Em todos os momentos da História, seja na Antiguidade, na Idade Média, ou no nosso tempo, são as mesmas paixões e os mesmos desígnios que inspiram os humanos. Entender a História é entender melhor a natureza humana.

13 de fevereiro de 2014

Um ato de amor

Ainda me lembro de, na minha juventude, venerarmos os músicos que não vendiam milhões de discos. Melhores ainda eram aqueles recusados pelas grandes chancelas musicais. Considerávamo-los independentes que se recusavam a compor música comercial. Não sei porque é que com os escritores há de ser ao contrário!

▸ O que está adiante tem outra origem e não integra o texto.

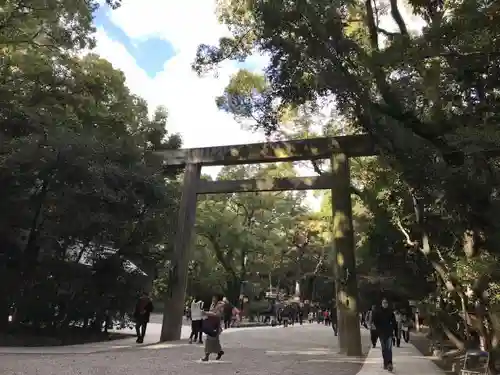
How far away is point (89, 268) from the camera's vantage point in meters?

Na minha opinião, até pode ter mais valor o trabalho de alguém que se dedica a um livro, sabendo que não venderá grande coisa, ou que passará mesmo despercebido, do que o do escritor mediático, com a certeza de que venderá dezenas de milhar de exemplares.

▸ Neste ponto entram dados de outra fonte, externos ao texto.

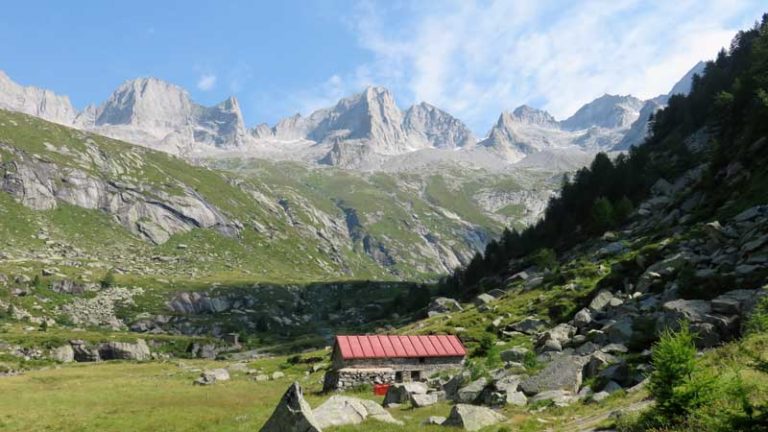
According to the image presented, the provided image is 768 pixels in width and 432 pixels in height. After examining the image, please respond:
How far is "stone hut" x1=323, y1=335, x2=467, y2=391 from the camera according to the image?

Se uma dona de casa sente uma vontade indomável de pintar, monta um pequeno atelier, frequenta um curso de pintura e mostra as obras espalhadas pelas paredes da casa com orgulho. Elogiam-lhe a veia artística e a habilidade, mesmo sabendo que os seus quadros nunca competirão com os melhores e que ela não consiga arranjar patrocínios para fazer exposições. Se uma dona de casa sente uma vontade indomável de escrever, frequenta um curso de escrita criativa, mete mãos à obra, é recusada por várias editoras, resolve-se pela edição de autor e a apresenta orgulhosa, é dona de um ego descomunal e arma-se em escritora!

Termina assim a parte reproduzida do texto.